A popular MIT quiz asked ordinary people to make ethical judgments for machines

If an automated car had to choose between crashing into a barrier, killing its three female passengers, or running over one child in the street — which call should it make?
When three U.S.-based researchers started thinking about the future of self-driving cars, they wondered how these vehicles should make the tough ethical decisions that humans usually make instinctively. The idea prompted Jean-François Bonnefon, Azim Shariff, and Iyad Rahwan to design an online quiz called The Moral Machine. Would you run over a man or a woman? An adult or a child?

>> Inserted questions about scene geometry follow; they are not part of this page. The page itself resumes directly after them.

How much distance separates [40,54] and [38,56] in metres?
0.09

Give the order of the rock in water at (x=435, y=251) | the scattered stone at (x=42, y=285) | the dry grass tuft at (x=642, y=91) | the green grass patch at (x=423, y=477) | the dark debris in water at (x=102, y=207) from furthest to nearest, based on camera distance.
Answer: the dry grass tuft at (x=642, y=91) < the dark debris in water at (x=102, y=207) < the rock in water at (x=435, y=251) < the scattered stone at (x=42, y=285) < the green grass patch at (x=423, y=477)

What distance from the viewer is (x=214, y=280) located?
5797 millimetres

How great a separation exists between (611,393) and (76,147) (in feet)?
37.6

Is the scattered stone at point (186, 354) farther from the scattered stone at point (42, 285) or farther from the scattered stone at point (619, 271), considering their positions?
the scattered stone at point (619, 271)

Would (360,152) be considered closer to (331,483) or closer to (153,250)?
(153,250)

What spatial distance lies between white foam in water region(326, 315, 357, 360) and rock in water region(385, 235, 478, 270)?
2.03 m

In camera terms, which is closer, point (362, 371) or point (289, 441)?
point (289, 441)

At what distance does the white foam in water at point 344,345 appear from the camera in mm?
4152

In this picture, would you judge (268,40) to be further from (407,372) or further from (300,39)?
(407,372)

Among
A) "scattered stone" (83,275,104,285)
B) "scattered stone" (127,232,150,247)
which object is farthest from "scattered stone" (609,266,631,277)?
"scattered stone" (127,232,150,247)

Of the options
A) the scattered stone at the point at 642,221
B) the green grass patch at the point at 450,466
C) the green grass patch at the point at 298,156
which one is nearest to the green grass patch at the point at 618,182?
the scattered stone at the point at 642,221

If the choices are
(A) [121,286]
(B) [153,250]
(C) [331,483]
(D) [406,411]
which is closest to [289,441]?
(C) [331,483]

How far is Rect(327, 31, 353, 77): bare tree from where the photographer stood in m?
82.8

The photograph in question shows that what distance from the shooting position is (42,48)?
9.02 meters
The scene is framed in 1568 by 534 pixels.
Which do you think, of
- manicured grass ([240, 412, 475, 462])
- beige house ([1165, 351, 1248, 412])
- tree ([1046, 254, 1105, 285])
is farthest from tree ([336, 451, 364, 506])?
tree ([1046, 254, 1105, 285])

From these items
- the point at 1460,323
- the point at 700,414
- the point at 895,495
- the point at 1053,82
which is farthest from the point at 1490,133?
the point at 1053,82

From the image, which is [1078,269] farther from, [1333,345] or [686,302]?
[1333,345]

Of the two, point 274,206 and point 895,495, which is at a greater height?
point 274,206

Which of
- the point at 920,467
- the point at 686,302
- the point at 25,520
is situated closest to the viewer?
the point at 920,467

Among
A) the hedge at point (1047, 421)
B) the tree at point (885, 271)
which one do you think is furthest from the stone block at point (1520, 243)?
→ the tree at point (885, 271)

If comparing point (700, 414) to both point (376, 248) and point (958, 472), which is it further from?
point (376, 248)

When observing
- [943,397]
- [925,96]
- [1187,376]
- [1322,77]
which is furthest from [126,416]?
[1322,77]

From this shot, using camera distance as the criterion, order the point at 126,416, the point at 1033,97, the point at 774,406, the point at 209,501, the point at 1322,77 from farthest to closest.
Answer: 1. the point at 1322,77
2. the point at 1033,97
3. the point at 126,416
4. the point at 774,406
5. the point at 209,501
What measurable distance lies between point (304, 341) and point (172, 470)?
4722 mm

A dog or a human? A group or an individual?
By 2069, autonomous vehicles could be the greatest disruptor to transport since the Model T Ford was launched in Detroit in 1908. Although 62 companies hold permits to test self-driving cars in California, the industry remains ethically unprepared. The Moral Machine was designed to give ordinary people some insight into machine ethics — adding their voice to the debate often limited to policy makers, car manufacturers, and philosophers. Medium spoke to Bonnefon and Shariff about what their results tell us about one of the future’s greatest moral dilemmas.
This interview has been edited and condensed for clarity.
Medium: What’s the difference between the way humans and machines make moral decisions?
Jean-François Bonnefon: Moral decisions made by humans are influenced by so many things. People react on the basis of hormones, but they don’t do that in a reasoned way, not when they make decisions really fast. You and I could sit and spend one hour discussing how we would like to react. But there’s no point, we cannot program ourselves to do what we would like to do because we act on instinct. But with machines, we can tell them what we want them to do.
Azim Shariff: Machines have the luxury of deliberation that humans don’t have. With that luxury comes the responsibilities of deliberation as well.